Jeune triton hors de l’eau

On a pu montrer chez divers reptiles (dont le lézard vivipare) terrestres que le réchauffement entraînait une augmentation de la taille du corps et de celle des pontes ou des portées (pour les espèces vivipares). Même si cet effet touche les tritons, il se trouve contrebalancé fortement par les effets négatifs signalés ci-dessus. A 22°C les femelles pondent moins d’œufs : on pourrait penser qu’ils sont de ce fait plus gros et ont un meilleur succès à l’éclosion. Or, les observations réalisées dans cette étude montrent que les larves naissent avec une taille moindre car l’accélération du développement les fait éclore à un stade plus avancé ; d’autres part, il a été noté de fréquentes anomalies (queue tordue par exemple) liées encore à ce développement trop rapide à cette température. On sait aussi que le réchauffement impacte le démarrage de la saison de reproduction en le décalant vers janvier voire décembre mais les individus adultes ont alors une taille moindre et le succès reproductif s’en ressent ; mais cet effet semble varier selon les espèces : certaines se reproduisent effectivement plus tôt et d’autres pas.

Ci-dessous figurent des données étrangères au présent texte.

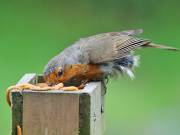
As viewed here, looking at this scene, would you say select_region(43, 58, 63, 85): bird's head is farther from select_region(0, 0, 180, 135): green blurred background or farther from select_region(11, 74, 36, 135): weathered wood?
select_region(0, 0, 180, 135): green blurred background

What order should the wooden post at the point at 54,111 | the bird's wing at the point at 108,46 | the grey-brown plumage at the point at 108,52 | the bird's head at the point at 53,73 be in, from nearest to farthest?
the wooden post at the point at 54,111 < the bird's head at the point at 53,73 < the grey-brown plumage at the point at 108,52 < the bird's wing at the point at 108,46

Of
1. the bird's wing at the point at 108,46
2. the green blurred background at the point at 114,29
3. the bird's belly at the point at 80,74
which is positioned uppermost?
the bird's wing at the point at 108,46

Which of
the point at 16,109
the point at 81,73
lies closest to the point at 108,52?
the point at 81,73

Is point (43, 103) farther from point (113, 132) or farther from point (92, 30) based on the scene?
point (92, 30)

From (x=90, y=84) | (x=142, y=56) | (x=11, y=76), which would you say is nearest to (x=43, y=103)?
(x=90, y=84)

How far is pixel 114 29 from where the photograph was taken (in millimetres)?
15070

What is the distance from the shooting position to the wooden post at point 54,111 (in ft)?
16.7

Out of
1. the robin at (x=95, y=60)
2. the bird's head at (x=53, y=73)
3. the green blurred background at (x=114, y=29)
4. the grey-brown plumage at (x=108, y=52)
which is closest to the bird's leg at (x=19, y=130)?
the bird's head at (x=53, y=73)

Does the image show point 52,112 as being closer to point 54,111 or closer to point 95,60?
point 54,111

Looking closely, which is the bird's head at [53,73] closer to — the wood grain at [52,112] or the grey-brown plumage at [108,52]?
the grey-brown plumage at [108,52]

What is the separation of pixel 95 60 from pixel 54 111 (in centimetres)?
215

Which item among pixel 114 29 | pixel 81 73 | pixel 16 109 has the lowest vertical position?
pixel 114 29

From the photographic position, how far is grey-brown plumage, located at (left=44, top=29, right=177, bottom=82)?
23.1ft

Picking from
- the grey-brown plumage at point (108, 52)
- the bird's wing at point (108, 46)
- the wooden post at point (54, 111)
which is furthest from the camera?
the bird's wing at point (108, 46)
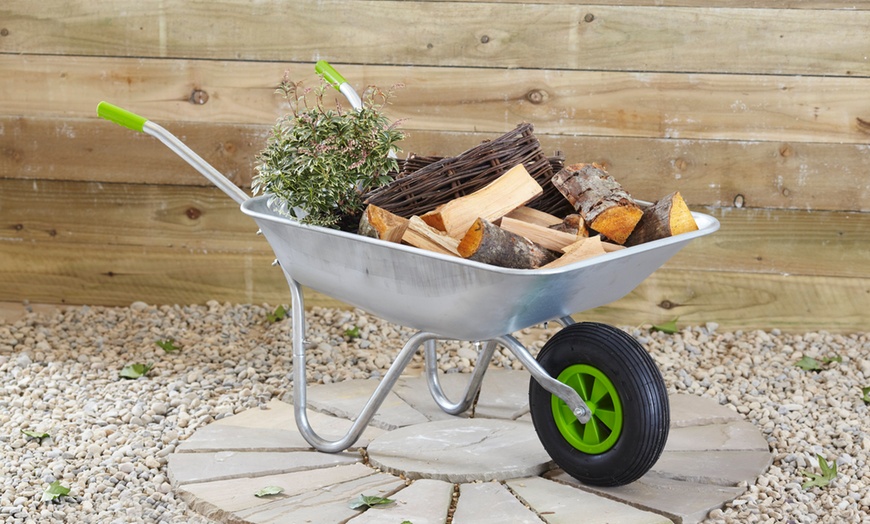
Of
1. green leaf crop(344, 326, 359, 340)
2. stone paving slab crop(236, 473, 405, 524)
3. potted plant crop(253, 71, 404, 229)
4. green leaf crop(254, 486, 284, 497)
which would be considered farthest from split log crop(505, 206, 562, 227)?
green leaf crop(344, 326, 359, 340)

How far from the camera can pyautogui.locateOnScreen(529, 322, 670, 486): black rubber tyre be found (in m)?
1.93

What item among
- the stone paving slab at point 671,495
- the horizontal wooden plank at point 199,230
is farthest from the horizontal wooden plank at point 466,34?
the stone paving slab at point 671,495

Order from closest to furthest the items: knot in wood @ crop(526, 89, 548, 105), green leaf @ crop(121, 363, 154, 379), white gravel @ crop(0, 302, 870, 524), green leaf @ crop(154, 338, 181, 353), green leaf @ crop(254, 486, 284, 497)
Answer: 1. green leaf @ crop(254, 486, 284, 497)
2. white gravel @ crop(0, 302, 870, 524)
3. green leaf @ crop(121, 363, 154, 379)
4. green leaf @ crop(154, 338, 181, 353)
5. knot in wood @ crop(526, 89, 548, 105)

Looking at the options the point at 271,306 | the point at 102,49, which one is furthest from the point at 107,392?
the point at 102,49

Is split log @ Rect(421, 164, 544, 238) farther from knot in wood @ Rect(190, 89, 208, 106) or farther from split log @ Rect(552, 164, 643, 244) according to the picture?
knot in wood @ Rect(190, 89, 208, 106)

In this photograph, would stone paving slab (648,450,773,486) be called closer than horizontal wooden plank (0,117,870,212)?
Yes

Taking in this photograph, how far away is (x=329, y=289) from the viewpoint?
7.15ft

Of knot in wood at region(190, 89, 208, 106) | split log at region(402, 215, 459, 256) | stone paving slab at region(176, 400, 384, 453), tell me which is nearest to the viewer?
split log at region(402, 215, 459, 256)

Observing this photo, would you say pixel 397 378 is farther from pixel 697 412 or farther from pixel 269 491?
pixel 697 412

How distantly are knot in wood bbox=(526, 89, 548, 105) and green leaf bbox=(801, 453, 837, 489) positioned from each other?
1552mm

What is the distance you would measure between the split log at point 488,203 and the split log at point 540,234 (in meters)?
0.06

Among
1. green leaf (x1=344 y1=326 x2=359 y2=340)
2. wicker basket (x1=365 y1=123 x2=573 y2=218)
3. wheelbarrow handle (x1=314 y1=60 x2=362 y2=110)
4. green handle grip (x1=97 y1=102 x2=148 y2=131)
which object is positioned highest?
wheelbarrow handle (x1=314 y1=60 x2=362 y2=110)

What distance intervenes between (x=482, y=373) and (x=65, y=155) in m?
1.95

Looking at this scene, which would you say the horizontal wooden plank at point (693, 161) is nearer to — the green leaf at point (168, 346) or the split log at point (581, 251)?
the green leaf at point (168, 346)
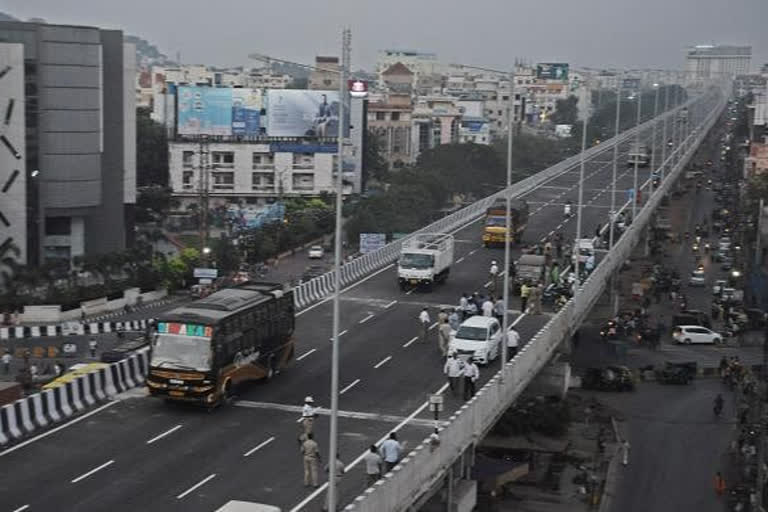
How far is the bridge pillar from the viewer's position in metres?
36.8

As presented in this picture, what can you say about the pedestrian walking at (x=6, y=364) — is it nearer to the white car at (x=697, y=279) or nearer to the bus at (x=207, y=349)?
the bus at (x=207, y=349)

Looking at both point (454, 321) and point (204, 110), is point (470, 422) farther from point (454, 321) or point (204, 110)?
point (204, 110)

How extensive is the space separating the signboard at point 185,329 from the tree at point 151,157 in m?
82.6

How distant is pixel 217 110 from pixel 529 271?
6195 cm

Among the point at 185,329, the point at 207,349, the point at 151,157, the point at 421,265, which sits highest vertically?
the point at 151,157

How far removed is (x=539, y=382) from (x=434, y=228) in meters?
20.4

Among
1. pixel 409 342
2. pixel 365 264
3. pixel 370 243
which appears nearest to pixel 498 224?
pixel 370 243

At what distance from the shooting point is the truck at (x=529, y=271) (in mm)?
40656

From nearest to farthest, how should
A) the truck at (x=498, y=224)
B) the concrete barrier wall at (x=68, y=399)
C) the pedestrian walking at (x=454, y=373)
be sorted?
the concrete barrier wall at (x=68, y=399), the pedestrian walking at (x=454, y=373), the truck at (x=498, y=224)

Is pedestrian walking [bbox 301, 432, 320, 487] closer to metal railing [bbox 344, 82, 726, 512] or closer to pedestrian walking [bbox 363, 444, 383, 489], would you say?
pedestrian walking [bbox 363, 444, 383, 489]

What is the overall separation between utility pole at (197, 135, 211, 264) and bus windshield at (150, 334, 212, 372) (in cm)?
3642

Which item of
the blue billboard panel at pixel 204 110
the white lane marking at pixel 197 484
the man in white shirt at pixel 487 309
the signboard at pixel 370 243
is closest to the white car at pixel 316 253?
the signboard at pixel 370 243

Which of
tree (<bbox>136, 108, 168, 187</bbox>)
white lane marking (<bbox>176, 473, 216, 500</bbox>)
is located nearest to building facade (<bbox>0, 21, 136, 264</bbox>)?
tree (<bbox>136, 108, 168, 187</bbox>)

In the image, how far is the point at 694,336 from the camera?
53625mm
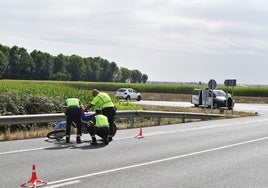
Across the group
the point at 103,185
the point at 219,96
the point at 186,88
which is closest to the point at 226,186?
the point at 103,185

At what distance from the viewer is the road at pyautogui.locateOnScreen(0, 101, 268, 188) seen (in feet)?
27.9

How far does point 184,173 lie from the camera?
9.35m

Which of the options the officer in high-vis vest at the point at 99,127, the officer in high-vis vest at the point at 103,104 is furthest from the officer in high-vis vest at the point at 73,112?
the officer in high-vis vest at the point at 103,104

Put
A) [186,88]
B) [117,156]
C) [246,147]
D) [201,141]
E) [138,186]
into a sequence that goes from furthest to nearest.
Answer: [186,88] < [201,141] < [246,147] < [117,156] < [138,186]

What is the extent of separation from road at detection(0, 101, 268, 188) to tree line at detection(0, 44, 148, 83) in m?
106

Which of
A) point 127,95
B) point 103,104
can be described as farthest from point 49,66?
point 103,104

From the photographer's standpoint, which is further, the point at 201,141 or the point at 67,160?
the point at 201,141

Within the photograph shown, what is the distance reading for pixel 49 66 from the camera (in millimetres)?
137875

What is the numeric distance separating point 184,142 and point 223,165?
4.40 m

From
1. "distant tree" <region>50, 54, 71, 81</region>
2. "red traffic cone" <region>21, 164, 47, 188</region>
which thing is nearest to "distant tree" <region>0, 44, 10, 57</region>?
"distant tree" <region>50, 54, 71, 81</region>

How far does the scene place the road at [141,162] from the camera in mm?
8492

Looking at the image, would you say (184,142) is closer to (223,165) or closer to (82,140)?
(82,140)

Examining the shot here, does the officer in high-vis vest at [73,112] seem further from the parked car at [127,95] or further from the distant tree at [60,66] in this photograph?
the distant tree at [60,66]

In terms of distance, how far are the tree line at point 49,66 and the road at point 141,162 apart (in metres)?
106
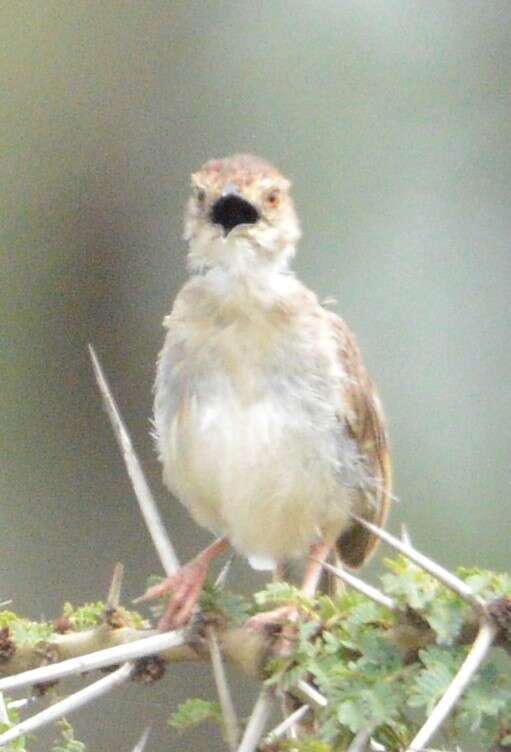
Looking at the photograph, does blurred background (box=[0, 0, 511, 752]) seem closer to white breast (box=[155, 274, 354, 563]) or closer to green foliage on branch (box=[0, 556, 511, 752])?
white breast (box=[155, 274, 354, 563])

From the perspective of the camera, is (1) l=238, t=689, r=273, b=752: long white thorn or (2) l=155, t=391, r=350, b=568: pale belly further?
(2) l=155, t=391, r=350, b=568: pale belly

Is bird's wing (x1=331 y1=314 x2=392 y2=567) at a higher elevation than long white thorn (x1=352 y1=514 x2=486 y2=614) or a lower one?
lower

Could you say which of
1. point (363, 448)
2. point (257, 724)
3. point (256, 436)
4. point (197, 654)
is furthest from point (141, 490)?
point (363, 448)

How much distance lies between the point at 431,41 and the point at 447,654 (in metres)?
5.95

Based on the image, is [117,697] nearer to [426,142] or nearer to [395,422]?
[395,422]

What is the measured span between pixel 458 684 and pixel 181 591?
3.38 ft

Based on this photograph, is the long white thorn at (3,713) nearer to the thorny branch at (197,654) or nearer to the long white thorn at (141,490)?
the thorny branch at (197,654)

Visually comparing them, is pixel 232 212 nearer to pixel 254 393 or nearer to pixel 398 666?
pixel 254 393

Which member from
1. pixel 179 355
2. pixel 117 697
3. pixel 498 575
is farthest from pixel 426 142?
pixel 498 575

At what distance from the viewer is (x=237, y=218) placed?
414cm

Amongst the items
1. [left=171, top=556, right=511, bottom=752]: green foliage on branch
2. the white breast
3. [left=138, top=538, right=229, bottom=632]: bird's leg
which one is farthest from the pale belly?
[left=171, top=556, right=511, bottom=752]: green foliage on branch

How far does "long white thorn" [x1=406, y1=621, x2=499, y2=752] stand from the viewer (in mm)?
2531

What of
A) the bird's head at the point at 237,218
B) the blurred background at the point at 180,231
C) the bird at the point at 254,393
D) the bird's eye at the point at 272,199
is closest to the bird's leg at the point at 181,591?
the bird at the point at 254,393

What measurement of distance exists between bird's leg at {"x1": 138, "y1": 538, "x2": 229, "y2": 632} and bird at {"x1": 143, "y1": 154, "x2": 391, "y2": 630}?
17 cm
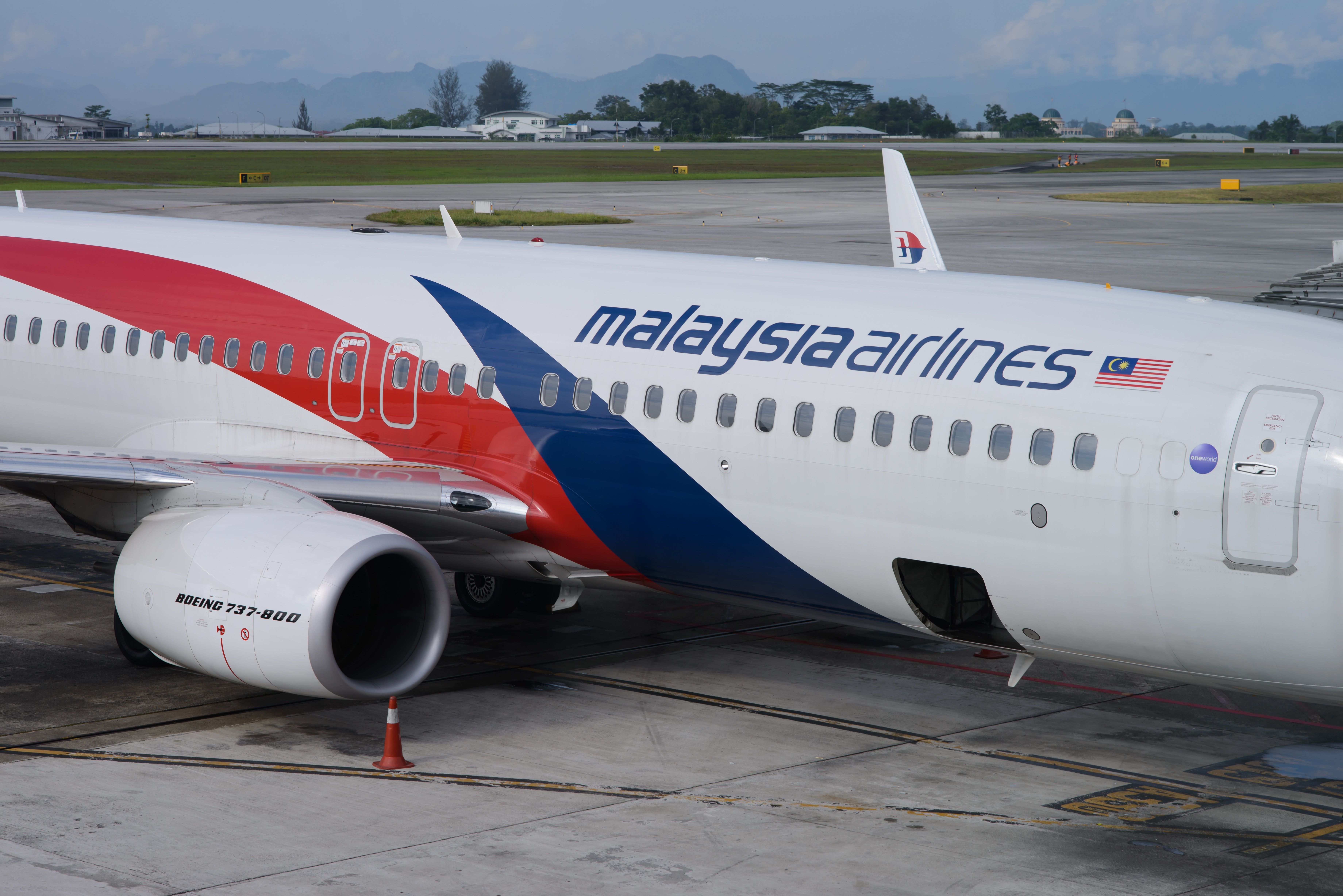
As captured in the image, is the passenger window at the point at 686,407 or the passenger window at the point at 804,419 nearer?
the passenger window at the point at 804,419

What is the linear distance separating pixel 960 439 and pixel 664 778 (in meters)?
3.84

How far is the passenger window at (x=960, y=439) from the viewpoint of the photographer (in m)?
12.1

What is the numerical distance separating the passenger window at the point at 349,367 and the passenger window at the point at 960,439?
6.71 m

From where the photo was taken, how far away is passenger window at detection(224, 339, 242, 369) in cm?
1658

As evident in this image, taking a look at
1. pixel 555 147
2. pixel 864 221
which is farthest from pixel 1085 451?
pixel 555 147

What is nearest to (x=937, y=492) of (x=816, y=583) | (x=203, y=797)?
(x=816, y=583)

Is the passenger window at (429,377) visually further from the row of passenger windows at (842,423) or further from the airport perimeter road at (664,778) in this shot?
the airport perimeter road at (664,778)

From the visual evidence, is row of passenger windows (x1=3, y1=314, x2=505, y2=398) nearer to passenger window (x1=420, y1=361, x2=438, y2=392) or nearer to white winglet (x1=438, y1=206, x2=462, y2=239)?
passenger window (x1=420, y1=361, x2=438, y2=392)

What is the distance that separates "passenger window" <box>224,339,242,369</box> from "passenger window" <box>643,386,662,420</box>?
528 centimetres

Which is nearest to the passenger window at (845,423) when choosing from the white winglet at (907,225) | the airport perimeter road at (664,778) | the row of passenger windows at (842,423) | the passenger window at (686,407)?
the row of passenger windows at (842,423)

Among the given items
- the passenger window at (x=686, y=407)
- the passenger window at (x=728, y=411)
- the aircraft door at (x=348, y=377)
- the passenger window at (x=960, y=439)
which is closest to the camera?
the passenger window at (x=960, y=439)

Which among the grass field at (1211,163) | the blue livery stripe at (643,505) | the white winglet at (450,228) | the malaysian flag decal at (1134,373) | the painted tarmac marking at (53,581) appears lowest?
the painted tarmac marking at (53,581)

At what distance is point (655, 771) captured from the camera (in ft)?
42.4

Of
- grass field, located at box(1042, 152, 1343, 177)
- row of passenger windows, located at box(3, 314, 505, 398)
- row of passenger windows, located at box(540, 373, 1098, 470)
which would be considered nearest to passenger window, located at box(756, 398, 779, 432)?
row of passenger windows, located at box(540, 373, 1098, 470)
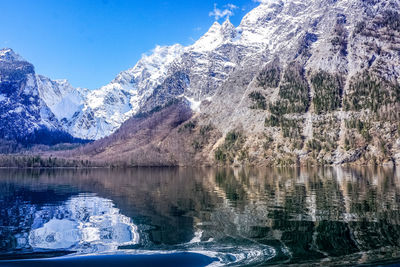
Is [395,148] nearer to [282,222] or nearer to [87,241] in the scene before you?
[282,222]

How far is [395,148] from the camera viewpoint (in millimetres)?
199750

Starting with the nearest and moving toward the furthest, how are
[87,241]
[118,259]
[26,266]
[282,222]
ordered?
[26,266], [118,259], [87,241], [282,222]

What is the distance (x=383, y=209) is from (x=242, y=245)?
75.5ft

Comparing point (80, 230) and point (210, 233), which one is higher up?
point (210, 233)

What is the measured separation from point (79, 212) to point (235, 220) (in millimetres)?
20735

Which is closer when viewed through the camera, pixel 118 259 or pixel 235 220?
pixel 118 259

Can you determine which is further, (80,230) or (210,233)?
(80,230)

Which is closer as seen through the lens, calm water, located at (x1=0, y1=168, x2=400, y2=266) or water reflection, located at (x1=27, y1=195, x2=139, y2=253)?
calm water, located at (x1=0, y1=168, x2=400, y2=266)

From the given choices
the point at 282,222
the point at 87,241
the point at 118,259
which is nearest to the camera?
the point at 118,259

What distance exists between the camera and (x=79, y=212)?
1506 inches

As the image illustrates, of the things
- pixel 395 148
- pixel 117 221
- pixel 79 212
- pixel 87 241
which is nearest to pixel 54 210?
pixel 79 212

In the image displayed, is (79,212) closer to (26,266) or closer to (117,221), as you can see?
(117,221)

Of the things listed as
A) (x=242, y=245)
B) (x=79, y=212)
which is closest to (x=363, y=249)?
(x=242, y=245)

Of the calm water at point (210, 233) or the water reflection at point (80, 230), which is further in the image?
the water reflection at point (80, 230)
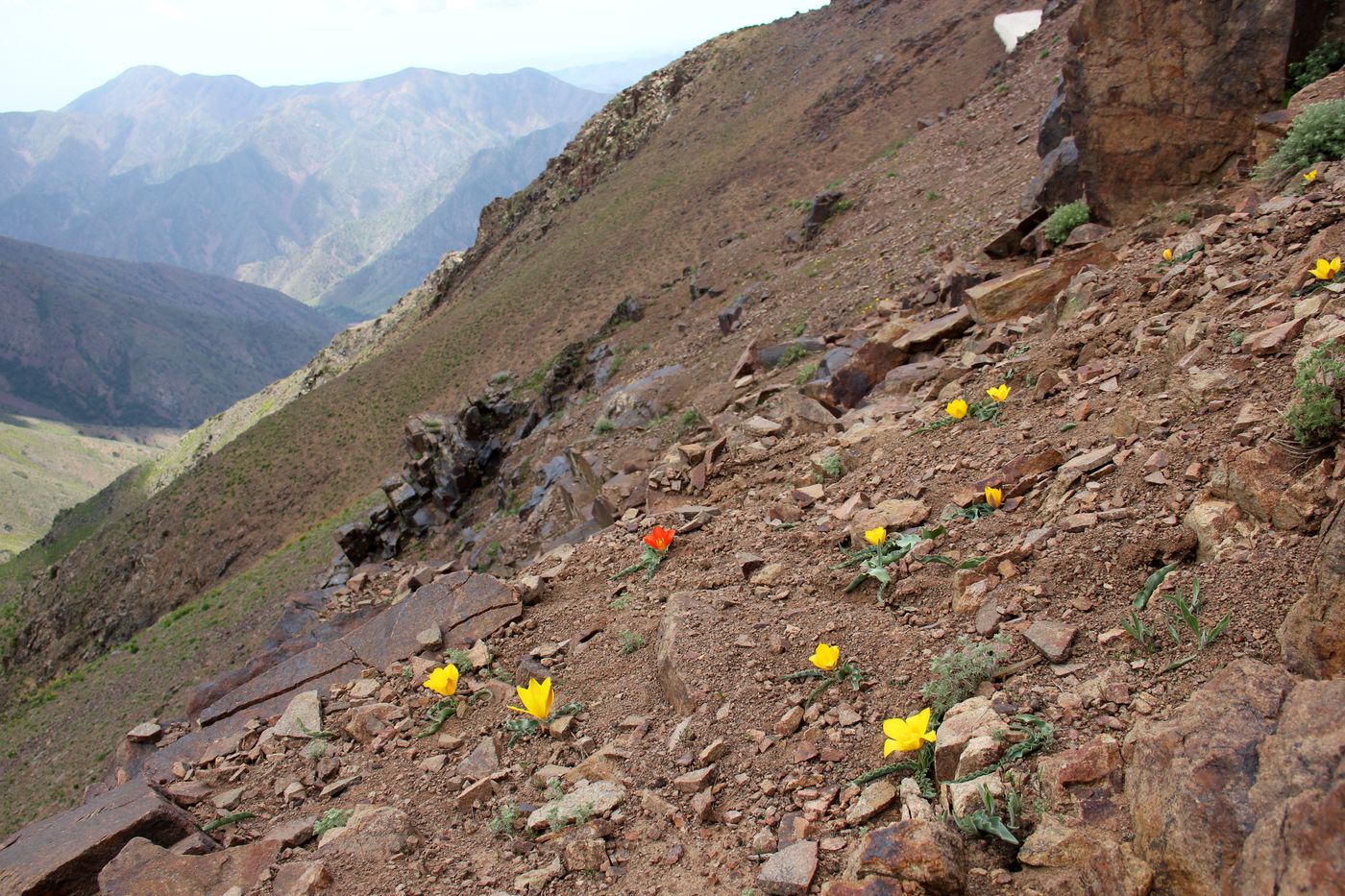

Au final, cette étude attire l’attention sur un effet collatéral inquiétant du réchauffement climatique : diminuer le succès reproductif des tritons (et sans doute de nombreux autres amphibiens) et modifier ainsi le fonctionnement de ces écosystèmes aquatiques/terrestres que sont les mares. Il reste à déterminer quel serait l’impact à moyen terme d’un tel réchauffement sur la dynamique des populations car d’autres facteurs pourraient intervenir et interférer comme la qualité et la quantité de nourriture (qui pourrait être favorisée) ou la croissance des végétaux aquatiques : rien n’est simple en la matière !

BIBLIOGRAPHIE

  1. Les amphibiens de France, Belgique et Luxembourg. ACEMAV. Parthénope collection. 2003. Ed. Biotope
  2. Detrimental effect of temperature increase on the fitness of an amphibian. Galloy V. & Denoël M. Acta Oecol. 36 : 179-183. 2010.